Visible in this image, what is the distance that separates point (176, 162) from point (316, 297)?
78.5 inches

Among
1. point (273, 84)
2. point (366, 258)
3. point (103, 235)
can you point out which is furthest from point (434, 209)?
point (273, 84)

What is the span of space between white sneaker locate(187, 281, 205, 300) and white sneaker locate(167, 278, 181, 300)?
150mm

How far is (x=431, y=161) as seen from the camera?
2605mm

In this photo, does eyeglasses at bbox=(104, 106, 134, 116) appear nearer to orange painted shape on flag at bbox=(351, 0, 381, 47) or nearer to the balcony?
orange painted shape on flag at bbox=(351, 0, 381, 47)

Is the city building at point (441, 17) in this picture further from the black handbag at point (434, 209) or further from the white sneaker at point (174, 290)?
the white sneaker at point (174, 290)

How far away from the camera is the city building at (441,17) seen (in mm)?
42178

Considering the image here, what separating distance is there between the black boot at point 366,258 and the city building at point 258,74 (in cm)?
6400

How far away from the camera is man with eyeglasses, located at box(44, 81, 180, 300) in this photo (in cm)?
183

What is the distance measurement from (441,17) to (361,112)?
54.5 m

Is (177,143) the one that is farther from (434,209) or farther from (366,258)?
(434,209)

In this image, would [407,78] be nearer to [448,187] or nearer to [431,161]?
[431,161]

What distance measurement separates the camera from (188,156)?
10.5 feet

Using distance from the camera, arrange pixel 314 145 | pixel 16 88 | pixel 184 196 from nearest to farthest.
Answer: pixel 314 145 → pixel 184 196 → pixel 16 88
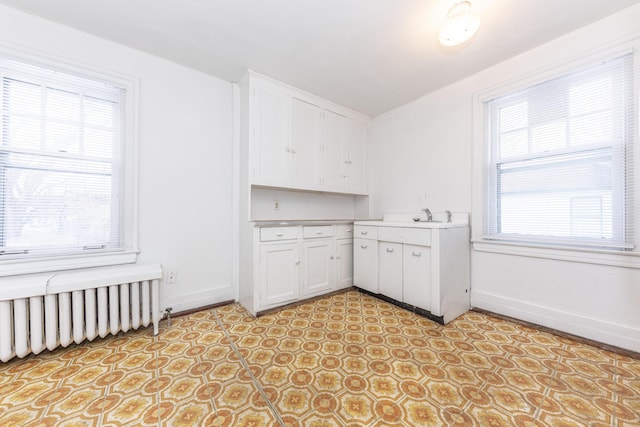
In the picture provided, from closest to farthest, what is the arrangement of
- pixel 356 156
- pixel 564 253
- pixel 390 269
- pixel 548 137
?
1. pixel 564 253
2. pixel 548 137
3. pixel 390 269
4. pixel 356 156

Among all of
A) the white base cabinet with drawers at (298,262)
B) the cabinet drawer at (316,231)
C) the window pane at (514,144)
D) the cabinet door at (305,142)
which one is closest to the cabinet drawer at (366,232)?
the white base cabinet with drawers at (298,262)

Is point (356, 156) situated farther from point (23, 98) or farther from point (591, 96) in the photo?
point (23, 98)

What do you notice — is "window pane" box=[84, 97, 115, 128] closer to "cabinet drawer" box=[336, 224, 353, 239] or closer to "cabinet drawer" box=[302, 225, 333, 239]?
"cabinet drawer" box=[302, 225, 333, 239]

--- --- ---

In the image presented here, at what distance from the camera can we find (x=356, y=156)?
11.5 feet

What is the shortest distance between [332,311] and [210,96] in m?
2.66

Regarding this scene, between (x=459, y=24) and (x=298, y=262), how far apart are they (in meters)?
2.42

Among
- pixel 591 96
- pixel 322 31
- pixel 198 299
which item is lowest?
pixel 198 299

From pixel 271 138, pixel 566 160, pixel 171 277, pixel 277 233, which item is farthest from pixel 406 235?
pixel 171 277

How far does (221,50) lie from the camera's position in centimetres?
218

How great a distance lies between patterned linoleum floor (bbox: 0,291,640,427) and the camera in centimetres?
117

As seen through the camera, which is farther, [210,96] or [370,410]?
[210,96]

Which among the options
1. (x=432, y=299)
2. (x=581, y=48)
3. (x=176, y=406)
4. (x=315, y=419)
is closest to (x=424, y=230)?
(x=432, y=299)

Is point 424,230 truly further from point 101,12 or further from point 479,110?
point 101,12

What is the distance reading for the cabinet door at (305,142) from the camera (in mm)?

--- --- ---

▶ Task description:
Reproduce the rows verbatim, from the line containing "In this image, would" through the line containing "Answer: pixel 314", including both of those lines.

▶ Solution to this exercise:
In this image, would [407,78] be nearer to [448,187] or nearer to [431,161]?
[431,161]

What distance measurement separates the camera from (188,156)?
10.5 feet

Using distance from the camera, arrange pixel 314 145 | pixel 16 88 | pixel 184 196 from nearest to farthest.
Answer: pixel 314 145 → pixel 184 196 → pixel 16 88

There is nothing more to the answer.